Even dedicated Democrats should recognize the need for another party to start nipping at its heels from the left. The platform of the Massachusetts Democratic Party is an admirable document, but there is a large gap between the platform’s promises and what the Democrat-controlled Legislature actually does. Healthcare, taxation, and sustainability are three areas, in particular, where the party’s deeds in office diverge from its platform commitments.

While the party is committed to the principle of single-payer healthcare – according to the platform – the Democrat-authored and Democrat-enacted Chapter 58 takes the commonwealth away from, rather than toward, a healthcare system that is both universal and sustainable in the long term. It is good news that so many more people have healthcare coverage than they did before Chapter 58 became law, but it is the health insurance companies that have reaped the biggest rewards. In contrast to single-payer, Chapter 58 involves massive transfers of wealth from the public to the private sector. I believe that this is wrong, and that the Democratic Party should not be forcing the people of Massachusetts to subsidize the insurance industry.

Taxes tell a similar tale of timidity. The voters’ unequivocal rejection of the November 2008 ballot question seeking the abolition of the income tax presented the Democrats with an unprecedented opportunity. Clearly there has been a sea change since the electorate’s 2000 vote to reduce the income tax to 5%, and Deval Patrick’s 2004 campaign can legitimately take some credit for helping produce that change. Given the clear shift in public mood, the responsible course of action would have been to restore the income tax to a realistic level. The refusal to do so is leading, predictably, to cuts in local aid, rather than the “increased local aid to cities and towns” that the Democratic party platform promises.

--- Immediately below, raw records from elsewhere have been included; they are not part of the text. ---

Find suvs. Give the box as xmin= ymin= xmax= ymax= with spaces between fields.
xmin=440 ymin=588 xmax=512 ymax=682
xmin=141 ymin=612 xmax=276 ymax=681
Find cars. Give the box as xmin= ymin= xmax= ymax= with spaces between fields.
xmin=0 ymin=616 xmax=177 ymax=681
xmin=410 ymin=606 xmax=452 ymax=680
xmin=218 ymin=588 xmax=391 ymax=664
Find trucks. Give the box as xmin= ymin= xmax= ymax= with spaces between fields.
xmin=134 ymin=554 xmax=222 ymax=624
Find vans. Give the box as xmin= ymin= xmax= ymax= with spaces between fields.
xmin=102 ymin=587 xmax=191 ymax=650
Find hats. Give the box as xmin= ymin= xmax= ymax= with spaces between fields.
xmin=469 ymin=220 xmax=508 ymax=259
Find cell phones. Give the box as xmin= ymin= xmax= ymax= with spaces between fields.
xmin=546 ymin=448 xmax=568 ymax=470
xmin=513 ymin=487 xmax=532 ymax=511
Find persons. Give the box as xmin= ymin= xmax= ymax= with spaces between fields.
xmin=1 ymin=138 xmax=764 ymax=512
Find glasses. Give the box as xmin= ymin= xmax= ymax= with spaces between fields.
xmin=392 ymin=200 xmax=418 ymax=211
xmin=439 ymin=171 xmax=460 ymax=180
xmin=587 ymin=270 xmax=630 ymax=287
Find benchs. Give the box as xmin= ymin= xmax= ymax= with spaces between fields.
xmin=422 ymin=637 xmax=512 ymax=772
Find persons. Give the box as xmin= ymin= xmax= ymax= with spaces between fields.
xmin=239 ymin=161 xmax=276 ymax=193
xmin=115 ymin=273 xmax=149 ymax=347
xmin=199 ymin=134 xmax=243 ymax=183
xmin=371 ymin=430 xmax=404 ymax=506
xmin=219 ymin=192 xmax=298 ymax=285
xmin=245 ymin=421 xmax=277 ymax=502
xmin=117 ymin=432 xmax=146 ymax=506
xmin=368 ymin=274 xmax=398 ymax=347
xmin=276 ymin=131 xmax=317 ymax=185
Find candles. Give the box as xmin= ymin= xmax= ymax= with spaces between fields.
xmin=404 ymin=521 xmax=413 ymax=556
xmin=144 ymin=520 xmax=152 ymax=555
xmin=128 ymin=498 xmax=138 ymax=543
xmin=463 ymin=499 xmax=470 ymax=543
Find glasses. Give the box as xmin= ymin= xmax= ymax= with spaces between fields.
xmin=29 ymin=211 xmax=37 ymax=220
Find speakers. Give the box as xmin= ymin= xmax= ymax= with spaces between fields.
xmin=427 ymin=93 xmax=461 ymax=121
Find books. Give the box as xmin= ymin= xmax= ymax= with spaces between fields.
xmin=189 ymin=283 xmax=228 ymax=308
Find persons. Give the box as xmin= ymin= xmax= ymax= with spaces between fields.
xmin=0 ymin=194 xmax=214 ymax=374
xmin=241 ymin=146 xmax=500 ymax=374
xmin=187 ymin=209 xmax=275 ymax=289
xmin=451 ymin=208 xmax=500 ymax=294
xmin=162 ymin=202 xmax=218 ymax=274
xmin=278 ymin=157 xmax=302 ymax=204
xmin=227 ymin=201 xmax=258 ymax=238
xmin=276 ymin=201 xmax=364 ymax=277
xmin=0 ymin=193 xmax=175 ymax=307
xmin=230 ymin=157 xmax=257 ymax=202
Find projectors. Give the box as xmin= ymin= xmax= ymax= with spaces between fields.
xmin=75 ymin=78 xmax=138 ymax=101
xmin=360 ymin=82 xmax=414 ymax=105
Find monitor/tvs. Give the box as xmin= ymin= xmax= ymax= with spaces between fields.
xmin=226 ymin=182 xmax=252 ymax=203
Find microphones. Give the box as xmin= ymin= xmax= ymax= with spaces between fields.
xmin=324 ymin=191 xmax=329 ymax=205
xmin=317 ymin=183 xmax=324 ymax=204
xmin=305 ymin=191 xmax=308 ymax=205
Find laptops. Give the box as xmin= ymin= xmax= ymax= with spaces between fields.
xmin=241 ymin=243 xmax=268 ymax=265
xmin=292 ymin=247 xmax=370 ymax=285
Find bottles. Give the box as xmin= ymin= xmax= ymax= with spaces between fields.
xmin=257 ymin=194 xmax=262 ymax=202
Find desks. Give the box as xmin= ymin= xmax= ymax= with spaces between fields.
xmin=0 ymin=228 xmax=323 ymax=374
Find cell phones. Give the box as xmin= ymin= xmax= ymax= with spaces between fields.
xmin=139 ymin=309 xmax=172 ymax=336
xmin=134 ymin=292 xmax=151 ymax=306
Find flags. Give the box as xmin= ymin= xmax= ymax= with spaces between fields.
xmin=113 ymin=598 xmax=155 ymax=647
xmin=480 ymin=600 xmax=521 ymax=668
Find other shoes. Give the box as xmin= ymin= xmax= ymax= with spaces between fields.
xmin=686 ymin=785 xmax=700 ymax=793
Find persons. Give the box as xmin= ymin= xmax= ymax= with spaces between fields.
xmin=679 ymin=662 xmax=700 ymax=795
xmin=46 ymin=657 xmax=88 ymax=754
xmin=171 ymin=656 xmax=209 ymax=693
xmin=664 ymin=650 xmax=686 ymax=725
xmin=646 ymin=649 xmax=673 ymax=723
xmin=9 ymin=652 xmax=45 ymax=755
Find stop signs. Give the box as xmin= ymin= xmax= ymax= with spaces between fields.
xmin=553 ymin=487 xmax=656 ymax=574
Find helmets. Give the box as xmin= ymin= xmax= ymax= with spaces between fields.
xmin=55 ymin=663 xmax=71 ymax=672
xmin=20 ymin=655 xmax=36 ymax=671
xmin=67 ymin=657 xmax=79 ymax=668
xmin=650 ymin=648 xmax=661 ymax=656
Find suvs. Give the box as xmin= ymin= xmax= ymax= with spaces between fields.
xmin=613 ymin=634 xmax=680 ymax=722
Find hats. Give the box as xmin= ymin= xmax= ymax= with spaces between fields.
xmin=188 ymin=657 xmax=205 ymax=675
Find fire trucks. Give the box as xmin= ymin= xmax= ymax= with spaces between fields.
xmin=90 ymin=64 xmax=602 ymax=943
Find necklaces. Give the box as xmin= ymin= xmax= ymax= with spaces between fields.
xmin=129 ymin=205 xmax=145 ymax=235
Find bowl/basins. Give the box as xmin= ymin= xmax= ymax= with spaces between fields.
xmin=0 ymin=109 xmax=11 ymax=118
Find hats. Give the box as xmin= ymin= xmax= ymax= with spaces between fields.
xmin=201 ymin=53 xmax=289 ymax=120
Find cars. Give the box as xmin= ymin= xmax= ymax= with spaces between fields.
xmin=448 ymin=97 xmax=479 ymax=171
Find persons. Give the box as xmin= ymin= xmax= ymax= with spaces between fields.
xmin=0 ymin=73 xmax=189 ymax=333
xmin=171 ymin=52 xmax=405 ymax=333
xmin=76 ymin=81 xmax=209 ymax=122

Instead of restoring the income tax, Democratic leaders are once again proffering casinos or even slot parlors in the knowledge that casinos have yet to solve any state’s fiscal woes and that the overwhelming majority of casino users are people with low incomes. This is simply unjust, and completely at odds with the Democratic platform commitment to “tax equity and responsible budgeting.”

Nobody should deny the Democratic Party’s real achievements. I am proud to have held office as a progressive Democrat. I respect much of what the party has won for ordinary working families over the years, and I applaud the many grassroots activists and office-holders who work hard on the inside to make the party truer to its ideals.

And, to be fair, Governor Patrick has made a couple of sensible proposals recently, namely pushing for an increase in the gas tax and instituting a carbon fee for parking at Logan Airport. These are steps in the right direction and they deserve support. But look at the response of the Democrat-controlled Legislature. State representatives and senators – self-identifying progressives among them – are tripping over their own feet as they scramble to find reasons why the gas tax has to stay as it is and why people should not have to pay a mere two dollars more to park and fly. This is a party that finds itself with a super majority greater than in any other state in the country, but flounders without an agenda or even a coherent sense of purpose.

It is time for Massachusetts politics to catch up with the demands of the period of consequences that we are in. It is time for Democratic incumbents to face Green challengers at every election, and, down the road, for there to be a clear Green voice in the state Legislature.

1 comment:

Dave said...

This post is spot on. It would be great to see MA become the first state with a competitive Green v. Democrat balance.
You say that you've help office before - any chance that you'd consider running with the Green-Rainbow party?